Records shown
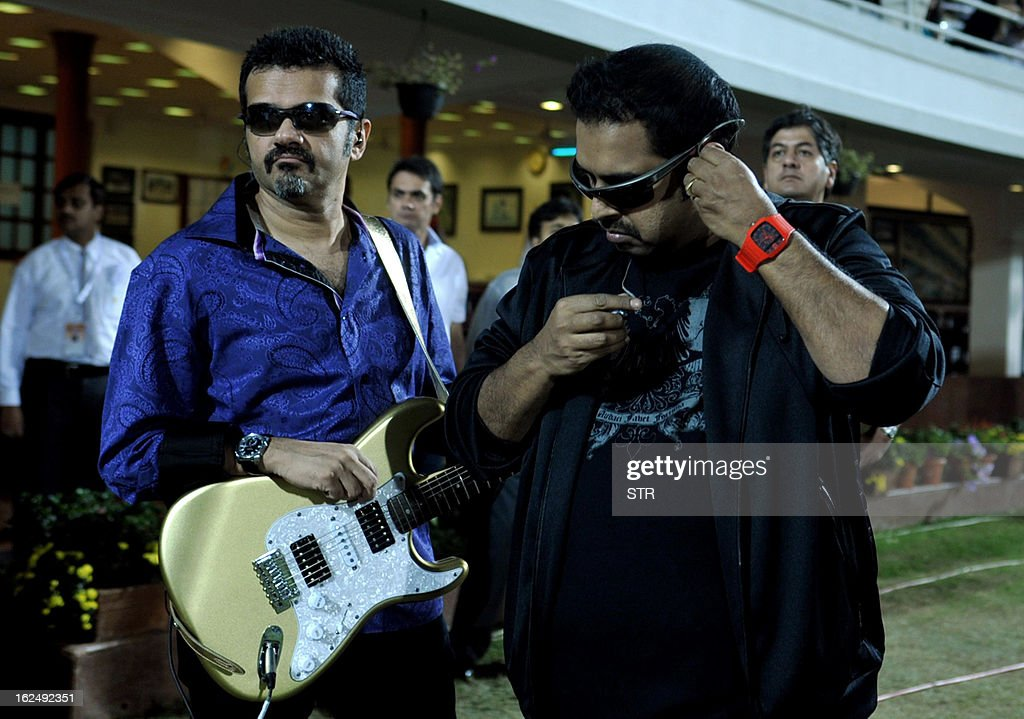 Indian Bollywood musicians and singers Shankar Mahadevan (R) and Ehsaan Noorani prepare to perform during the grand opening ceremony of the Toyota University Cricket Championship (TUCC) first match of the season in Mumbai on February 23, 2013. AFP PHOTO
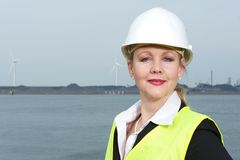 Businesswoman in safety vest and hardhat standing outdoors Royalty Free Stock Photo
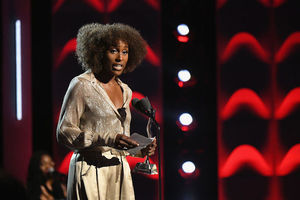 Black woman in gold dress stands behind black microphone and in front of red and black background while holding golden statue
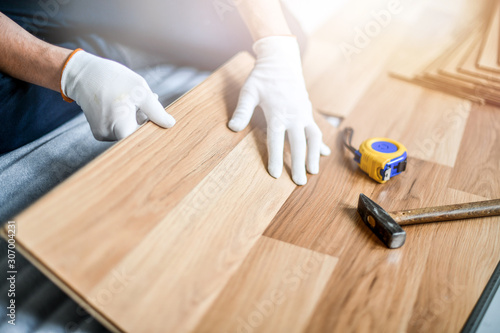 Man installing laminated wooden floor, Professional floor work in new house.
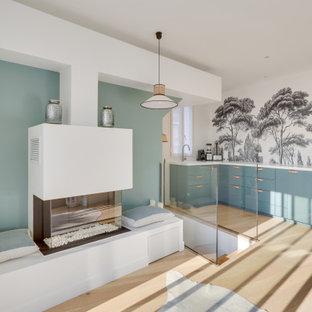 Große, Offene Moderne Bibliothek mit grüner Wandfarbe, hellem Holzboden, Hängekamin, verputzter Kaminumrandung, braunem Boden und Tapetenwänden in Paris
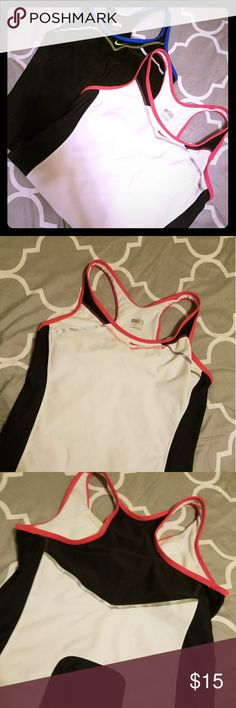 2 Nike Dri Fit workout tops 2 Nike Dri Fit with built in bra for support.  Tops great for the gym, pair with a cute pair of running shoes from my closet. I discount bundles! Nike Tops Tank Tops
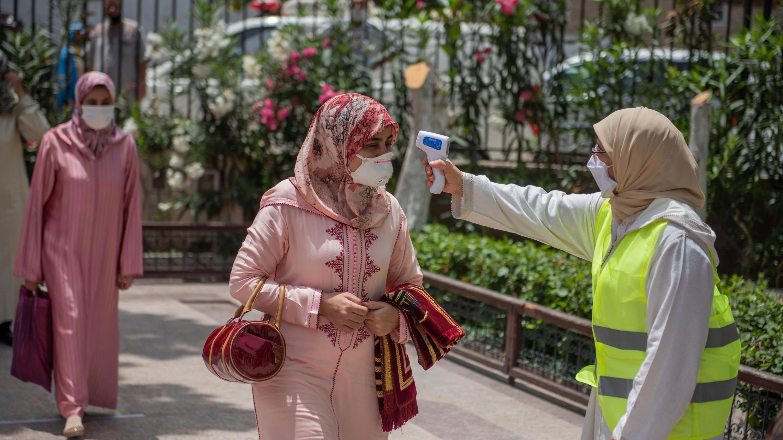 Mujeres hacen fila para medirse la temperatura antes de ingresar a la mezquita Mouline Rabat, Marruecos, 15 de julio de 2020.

Task instructions
Starting at the line with "Black woman in" and finishing at the line with "Große, Offene Moderne", copy the material above exactly, both lines included. Nothing else goes in, and no pictures.

Answer box
 Black woman in gold dress stands behind black microphone and in front of red and black background while holding golden statue
 Man installing laminated wooden floor, Professional floor work in new house.
 Große, Offene Moderne Bibliothek mit grüner Wandfarbe, hellem Holzboden, Hängekamin, verputzter Kaminumrandung, braunem Boden und Tapetenwänden in Paris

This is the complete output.